— PAGE EXCERPT —
......
Wednesday, July 05, 2006

North Korea's Fourth of July

Apparently inspired by all the bottlerockets we Americans were preparing to send skyward, North Korea launched seven missiles yesterday.

After firing six missiles over four hours early Wednesday, North Korea continued its unprecedented series of tests by sending a seventh into the Sea of Japan some 12 hours later during rush hour in Japanese cities.


Most of the missiles were known short-range weapons. They weren't test flights; they were demonstrations of North Korea's missile capacity.

One of the missiles was the new Taepodong-2, which some analysts fear can hit the United States.

But the missile considered most dangerous to the United States -- the long-range Taepodong-2 potentially capable of hitting targets on the U.S. West Coast -- appeared to fail on its first test flight after only 35 seconds and before it entered the second of two-stages, dealing a blow to the North Korean missile program, Japanese and U.S. officials said.

Before we go much farther, let's put some of these worries into perspective. The estimated range of the Taepodong-2 is thought to be between 2,500 and 2,800 miles. That's not far enough to hit the United States. There is worry that future versions of the missile could have extra stages that would boost the range to as much as 5,600 miles. But what all that boils down to is that we have no real idea of the missile's range, and it poses no current threat.

Second, while the missile exploding is better news than a successful test flight, North Korea would still have gotten useful telemetry out of it. The data they glean from the failure will increase the odds of success the next time they test it.

On the other hand, the failure could show the deterioration of North Korea's missile program:

Dan Goure of the Lexington Institute, a Virginia-based think tank with ties to the Pentagon, said the failure of the first stage of the Taepodong-2 missile -- after working in 1998 -- could underscore that North Korea "hadn't done much with this missile in ten years."

"The possible bright spot is maybe they're really losing their edge. Of course, errors do happen. And it's not impossible that this was just a technical glitch, and they could put another one on the launch pad in a month, let's say," Goure said.
......
Spatial grounding records:
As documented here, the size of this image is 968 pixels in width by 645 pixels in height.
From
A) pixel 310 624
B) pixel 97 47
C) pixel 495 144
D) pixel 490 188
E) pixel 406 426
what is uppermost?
......
— BRIEF —
Pick up the North Korea missile launch post after its last line and keep it going.

— WRITTEN ANSWER —
Of course, a conspiracy theorist might consider the possibility that North Korea blew up the missile intentionally. I'm not sure why they would do that, but with North Korea it's best not to rule out such things.

Meanwhile, the U.N. Security Council is meeting to discuss the development (with China resisting strong measures and even South Korea opposing economic sanctions), Japan has imposed limited sanctions and just about everybody is condemning the launches.

So what does it mean? I'm inclined to consider it an Ann Coulter-like cry for attention, a bid for direct talks with the United States. That seems a bit pointless on one level: I wouldn't expect such talks to produce anything useful, given North Korea's past willingness to ignore treaties and agreements. But perhaps they think such talks might lead to U.S. concessions, and maybe they just want the prestige of being treated seriously by the United States.

As long as North Korea remains under China's wing, there's little serious pressure we can bring to bear. On the plus side, North Korea continues to be more buffoon than bear, wanting to be taken seriously but not truly interested in igniting a shooting war or doing anything that will cause China to withdraw support.

In the end I'm less worried about North Korea's own missiles than I am about their eagerness to sell their missiles and technology to anyone who wants them (hey, maybe that's what this was: a sales demonstration). It's bad enough for one crazy dictator to have such weapons; it's worse when he shares them with the other crazy dictators.

The one meaningful sanction we might try imposing is a ban on North Korea missile sales. That would hit them in their hard-currency soft spot, and also allow us to legally intercept shipments like the one that got away back in 2002.

After that, we can get back to worrying about their claims to have nuclear weapons.